*SET EXERCISE:* Rewrite the lines below as a numbered list, leaving out the blank lines.

★ ★ ★ ★ ★

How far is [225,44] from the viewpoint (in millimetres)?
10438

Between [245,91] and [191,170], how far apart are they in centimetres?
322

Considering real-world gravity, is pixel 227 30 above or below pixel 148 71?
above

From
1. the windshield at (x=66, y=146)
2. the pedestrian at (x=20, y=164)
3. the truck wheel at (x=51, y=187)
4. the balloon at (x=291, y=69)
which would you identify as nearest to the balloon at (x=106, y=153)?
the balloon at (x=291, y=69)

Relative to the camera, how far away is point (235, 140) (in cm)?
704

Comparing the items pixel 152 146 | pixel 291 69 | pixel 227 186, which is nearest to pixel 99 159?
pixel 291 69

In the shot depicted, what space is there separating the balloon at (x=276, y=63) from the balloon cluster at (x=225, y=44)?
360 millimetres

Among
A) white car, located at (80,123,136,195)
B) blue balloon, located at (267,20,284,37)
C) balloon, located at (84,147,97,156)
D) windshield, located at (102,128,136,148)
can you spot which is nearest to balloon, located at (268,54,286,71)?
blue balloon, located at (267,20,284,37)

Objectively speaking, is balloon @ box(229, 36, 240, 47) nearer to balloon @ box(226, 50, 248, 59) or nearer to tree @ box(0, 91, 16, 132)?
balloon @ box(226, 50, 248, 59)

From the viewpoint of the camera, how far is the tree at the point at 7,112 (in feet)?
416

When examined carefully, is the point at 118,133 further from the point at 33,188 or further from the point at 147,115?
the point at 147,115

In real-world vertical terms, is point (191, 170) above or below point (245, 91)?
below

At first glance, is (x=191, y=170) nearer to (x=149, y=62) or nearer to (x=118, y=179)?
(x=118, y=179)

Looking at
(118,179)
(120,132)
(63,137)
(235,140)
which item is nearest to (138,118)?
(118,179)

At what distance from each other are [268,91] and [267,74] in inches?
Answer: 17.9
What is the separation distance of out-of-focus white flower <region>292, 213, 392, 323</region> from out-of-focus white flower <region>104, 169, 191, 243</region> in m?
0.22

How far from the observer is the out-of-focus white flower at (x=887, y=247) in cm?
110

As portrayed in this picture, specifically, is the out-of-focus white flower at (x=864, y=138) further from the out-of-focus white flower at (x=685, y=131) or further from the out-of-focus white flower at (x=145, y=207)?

★ ★ ★ ★ ★

*CORRECT OUTPUT:*
1. How far is [225,44] from the viewpoint (in millimetres)?
2. 10438
3. Between [245,91] and [191,170], how far apart are they in centimetres?
4. 322
5. Considering real-world gravity, is pixel 227 30 above or below pixel 148 71?
6. above
7. From
8. 1. the windshield at (x=66, y=146)
9. 2. the pedestrian at (x=20, y=164)
10. 3. the truck wheel at (x=51, y=187)
11. 4. the balloon at (x=291, y=69)
12. which would you identify as nearest to the balloon at (x=106, y=153)?
13. the balloon at (x=291, y=69)
14. Relative to the camera, how far away is point (235, 140) (in cm)?
15. 704
16. Comparing the items pixel 152 146 | pixel 291 69 | pixel 227 186, which is nearest to pixel 99 159?
17. pixel 291 69
18. In the shot depicted, what space is there separating the balloon at (x=276, y=63) from the balloon cluster at (x=225, y=44)?
19. 360 millimetres
20. Among
21. A) white car, located at (80,123,136,195)
22. B) blue balloon, located at (267,20,284,37)
23. C) balloon, located at (84,147,97,156)
24. D) windshield, located at (102,128,136,148)
25. can you spot which is nearest to balloon, located at (268,54,286,71)?
26. blue balloon, located at (267,20,284,37)
27. Objectively speaking, is balloon @ box(229, 36, 240, 47) nearer to balloon @ box(226, 50, 248, 59) or nearer to tree @ box(0, 91, 16, 132)?
28. balloon @ box(226, 50, 248, 59)
29. From the viewpoint of the camera, how far is the tree at the point at 7,112 (in feet)?
30. 416
31. When examined carefully, is the point at 118,133 further from the point at 33,188 or further from the point at 147,115?
32. the point at 147,115
33. In real-world vertical terms, is point (191, 170) above or below point (245, 91)?
34. below
35. At first glance, is (x=191, y=170) nearer to (x=149, y=62) or nearer to (x=118, y=179)?
36. (x=118, y=179)
37. Looking at
38. (118,179)
39. (120,132)
40. (63,137)
41. (235,140)
42. which item is nearest to (138,118)?
43. (118,179)
44. At what distance from each other are [268,91] and [267,74] in inches?
45. Answer: 17.9
46. What is the separation distance of out-of-focus white flower <region>292, 213, 392, 323</region> from out-of-focus white flower <region>104, 169, 191, 243</region> in m?
47. 0.22
48. How far from the observer is the out-of-focus white flower at (x=887, y=247) in cm?
49. 110
50. As portrayed in this picture, specifically, is the out-of-focus white flower at (x=864, y=138) further from the out-of-focus white flower at (x=685, y=131) or further from the out-of-focus white flower at (x=145, y=207)?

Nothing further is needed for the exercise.